[[ EXTRACT, beginning ]]
- League: Israeli Basketball League
- Sport: Basketball
- Duration: 1955
- Number of games: 132
- Number of teams: 12

Regular Season
- League champions: Maccabi Tel Aviv
- Runners-up: Hapoel Holon

Israeli Basketball Super League seasons
- ← 1953–54 1956-57 →

= 1954–1955 Israeli Basketball League =

The 1954–55 Israeli Basketball League season was the 2nd season of top division basketball in Israel. The league was played over regular season only, with the top placed team winning the championship.
[[ EXTRACT, end ]]
[[ AVAILABLE DATA, beginning ]]
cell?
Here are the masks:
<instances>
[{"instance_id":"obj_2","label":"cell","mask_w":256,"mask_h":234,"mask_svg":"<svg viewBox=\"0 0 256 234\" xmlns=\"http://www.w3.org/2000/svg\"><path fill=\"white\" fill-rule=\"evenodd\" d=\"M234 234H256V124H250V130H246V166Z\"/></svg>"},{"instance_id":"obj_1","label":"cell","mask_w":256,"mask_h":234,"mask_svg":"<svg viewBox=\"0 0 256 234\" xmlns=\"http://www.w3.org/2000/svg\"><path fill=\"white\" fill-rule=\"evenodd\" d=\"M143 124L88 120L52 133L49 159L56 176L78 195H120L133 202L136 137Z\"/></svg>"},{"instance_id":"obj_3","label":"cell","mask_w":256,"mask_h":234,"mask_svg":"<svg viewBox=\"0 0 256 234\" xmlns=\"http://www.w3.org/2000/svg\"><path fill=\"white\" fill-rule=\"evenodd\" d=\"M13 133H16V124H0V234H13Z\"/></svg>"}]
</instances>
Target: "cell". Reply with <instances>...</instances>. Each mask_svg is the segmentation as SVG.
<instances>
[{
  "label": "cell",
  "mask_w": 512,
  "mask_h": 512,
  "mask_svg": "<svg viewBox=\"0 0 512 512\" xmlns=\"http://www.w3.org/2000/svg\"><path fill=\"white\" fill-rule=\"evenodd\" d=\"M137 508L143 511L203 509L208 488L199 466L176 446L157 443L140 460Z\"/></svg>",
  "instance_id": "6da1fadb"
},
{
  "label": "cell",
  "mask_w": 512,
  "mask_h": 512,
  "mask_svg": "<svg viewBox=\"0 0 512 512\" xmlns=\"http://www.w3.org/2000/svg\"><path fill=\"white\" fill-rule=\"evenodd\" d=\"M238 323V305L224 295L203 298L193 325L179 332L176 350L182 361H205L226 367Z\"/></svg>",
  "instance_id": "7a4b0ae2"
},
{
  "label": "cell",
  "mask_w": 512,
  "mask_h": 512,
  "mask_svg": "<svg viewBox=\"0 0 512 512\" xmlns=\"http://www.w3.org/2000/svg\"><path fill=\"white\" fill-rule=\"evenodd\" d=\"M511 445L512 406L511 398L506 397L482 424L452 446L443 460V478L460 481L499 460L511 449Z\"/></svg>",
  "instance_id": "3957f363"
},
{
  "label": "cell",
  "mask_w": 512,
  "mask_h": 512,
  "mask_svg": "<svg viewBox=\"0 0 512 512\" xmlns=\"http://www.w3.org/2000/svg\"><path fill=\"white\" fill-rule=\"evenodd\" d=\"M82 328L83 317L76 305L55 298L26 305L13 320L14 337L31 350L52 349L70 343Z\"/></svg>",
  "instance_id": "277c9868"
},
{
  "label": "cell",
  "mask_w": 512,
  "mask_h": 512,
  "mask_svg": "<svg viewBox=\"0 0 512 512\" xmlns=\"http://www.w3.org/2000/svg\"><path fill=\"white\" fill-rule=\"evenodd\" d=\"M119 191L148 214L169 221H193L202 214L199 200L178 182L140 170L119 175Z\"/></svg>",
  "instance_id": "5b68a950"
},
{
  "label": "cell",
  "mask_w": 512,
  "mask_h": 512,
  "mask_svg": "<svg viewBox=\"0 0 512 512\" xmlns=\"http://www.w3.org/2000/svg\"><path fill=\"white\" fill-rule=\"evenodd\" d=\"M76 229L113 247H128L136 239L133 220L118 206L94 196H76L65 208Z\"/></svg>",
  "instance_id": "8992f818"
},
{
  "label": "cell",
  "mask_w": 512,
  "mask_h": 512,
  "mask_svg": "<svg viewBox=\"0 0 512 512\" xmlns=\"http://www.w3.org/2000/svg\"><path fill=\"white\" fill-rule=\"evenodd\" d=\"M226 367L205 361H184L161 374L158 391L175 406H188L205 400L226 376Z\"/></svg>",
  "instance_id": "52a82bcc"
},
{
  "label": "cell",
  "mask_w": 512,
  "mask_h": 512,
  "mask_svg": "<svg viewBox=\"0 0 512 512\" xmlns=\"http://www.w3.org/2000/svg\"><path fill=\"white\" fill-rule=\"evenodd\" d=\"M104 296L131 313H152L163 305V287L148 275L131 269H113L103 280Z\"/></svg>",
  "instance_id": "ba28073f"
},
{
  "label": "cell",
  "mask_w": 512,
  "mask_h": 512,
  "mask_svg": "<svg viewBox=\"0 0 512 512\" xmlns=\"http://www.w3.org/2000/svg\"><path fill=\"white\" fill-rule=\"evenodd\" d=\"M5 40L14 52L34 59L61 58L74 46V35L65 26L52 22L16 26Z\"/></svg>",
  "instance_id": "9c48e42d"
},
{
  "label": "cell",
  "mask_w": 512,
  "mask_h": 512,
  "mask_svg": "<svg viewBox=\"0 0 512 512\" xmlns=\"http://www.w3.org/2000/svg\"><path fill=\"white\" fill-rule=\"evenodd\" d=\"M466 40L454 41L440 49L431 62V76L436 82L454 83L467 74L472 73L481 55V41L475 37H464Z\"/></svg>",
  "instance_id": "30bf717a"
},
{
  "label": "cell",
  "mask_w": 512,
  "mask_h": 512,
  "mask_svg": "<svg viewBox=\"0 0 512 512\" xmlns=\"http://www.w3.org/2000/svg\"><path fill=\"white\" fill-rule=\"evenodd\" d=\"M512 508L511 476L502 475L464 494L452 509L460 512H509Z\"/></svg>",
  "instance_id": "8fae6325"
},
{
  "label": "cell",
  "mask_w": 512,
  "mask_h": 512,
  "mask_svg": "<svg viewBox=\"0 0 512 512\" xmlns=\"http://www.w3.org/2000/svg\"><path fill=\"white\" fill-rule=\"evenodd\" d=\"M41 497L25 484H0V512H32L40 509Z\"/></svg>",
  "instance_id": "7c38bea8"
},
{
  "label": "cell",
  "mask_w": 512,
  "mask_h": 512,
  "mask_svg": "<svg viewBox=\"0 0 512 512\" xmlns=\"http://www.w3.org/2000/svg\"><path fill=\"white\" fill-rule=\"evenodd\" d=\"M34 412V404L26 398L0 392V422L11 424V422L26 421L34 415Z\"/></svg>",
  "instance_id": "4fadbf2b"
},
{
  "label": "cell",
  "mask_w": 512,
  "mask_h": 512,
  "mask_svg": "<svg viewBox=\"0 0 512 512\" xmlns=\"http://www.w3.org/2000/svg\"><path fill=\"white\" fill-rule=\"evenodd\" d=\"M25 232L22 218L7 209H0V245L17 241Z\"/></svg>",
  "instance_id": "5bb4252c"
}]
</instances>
[[ AVAILABLE DATA, end ]]
■ TASK LIST
- A) In the basketball season text, list every field label that appears in the opening block before the "Regular Season" heading.
- B) Return the part of the basketball season text from "The 1954–55 Israeli" to "winning the championship.", word for word.
- C) Take the text on the 1954–55 Israeli Basketball League season further, starting after its final sentence.
The lines above are separate material, unrelated to the basketball season text.

■ OUTPUTS BY TASK
- A)
- League
- Sport
- Duration
- Number of games
- Number of teams

- B)
The 1954–55 Israeli Basketball League season was the 2nd season of top division basketball in Israel. The league was played over regular season only, with the top placed team winning the championship.

- C)
== Standings ==

| Pos | Team | Pts | P | W | L | PF | PA | PD |
|---|---|---|---|---|---|---|---|---|
| 1. | Maccabi Tel Aviv | 44 | 22 | 22 | 0 | 1987 | 1021 | +966 |
| 2. | Hapoel Holon | 40 | 22 | 18 | 4 | 1463 | 1174 | +289 |
| 3. | Maccabi Darom Tel Aviv | 38 | 22 | 16 | 6 | 1364 | 1152 | +212 |
| 4. | Hapoel Tel Aviv | 37 | 22 | 16 | 6 | 1346 | 1037 | +309 |
| 5. | Hapoel Ashdot Ya'akov | 36 | 22 | 14 | 8 | 1253 | 1063 | +190 |
| 6. | Hapoel Mishmar HaEmek | 32 | 22 | 10 | 12 | 1187 | 1320 | -133 |
| 7. | Maccabi Jerusalem | 30 | 22 | 10 | 12 | 1198 | 1309 | -111 |
| 8. | Hapoel Haifa | 30 | 22 | 8 | 14 | 1202 | 1214 | -12 |
| 9. | Maccabi Haifa | 30 | 22 | 8 | 14 | 1206 | 1282 | -76 |
| 10. | Brit Maccabim Atid | 28 | 22 | 6 | 16 | 1145 | 1267 | -122 |
| 11. | Maccabi Tzafon Tel Aviv | 24 | 22 | 3 | 19 | 924 | 1425 | -501 |
| 12. | Hapoel Jerusalem | 23 | 22 | 1 | 22 | 1167 | 1599 | -432 |

Source: Hadshot HaSport, 11 December 1955, p. 2

Pts=Points, P=Matches played, W=Matches won, L=Matches lost, F=Points for, A=Points against, D=Points difference.